1. Ensure your download directory has appropriate permissions
2. Verify Docker volume mounting is correct
3. Run the `build_and_test.sh` script to test download functionality
4. Check logs for detailed error messages

Common issues:

- **File Not Found**: Ensure the arXiv ID format is correct, e.g., "2303.08774"
- **Cannot Write File**: Check download directory permissions, ensure the container user has write access
- **Docker Mount Issues**: Ensure the `-v` parameter is correct, format should be `-v host_path:/app/Downloads`
- **Mistral API Errors**: Check if the API key is correct and if the PDF file exceeds the size limit (20MB)
- **arXiv ID Extraction Problems**: Ensure the PDF file is named with a standard arXiv ID, e.g., "2303.08774.pdf"

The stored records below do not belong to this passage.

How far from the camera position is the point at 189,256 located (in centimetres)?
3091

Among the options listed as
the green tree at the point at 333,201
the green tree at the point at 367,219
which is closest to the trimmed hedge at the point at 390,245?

### Manual Download Testing

You can manually test the PDF download functionality with the following command:

```bash
docker run --rm -i \
  -v "$HOME/Downloads:/app/Downloads" \
  mcp-arxiv-query python -c "from mcp_arxiv_query.downloader import ArxivDownloader; downloader = ArxivDownloader('/app/Downloads'); result = downloader.download_paper('2303.08774'); print(result)"
```

## Development

This service is built on the MCP protocol and the `arxiv_query_fluent` Python library.

### Directory Structure

- `src/mcp_arxiv_query/`: Source code
  - `__init__.py`: Package initialization
  - `__main__.py`: Entry point
  - `server.py`: MCP server implementation
  - `pdf_utils.py`: PDF text extraction tools
  - `arxiv_service.py`: arXiv API service wrapper
  - `rate_limiter.py`: API rate limiting
  - `tools.py`: Tool definitions
  - `logger.py`: Logging configuration

## License

This project is licensed under the [MIT License](LICENSE).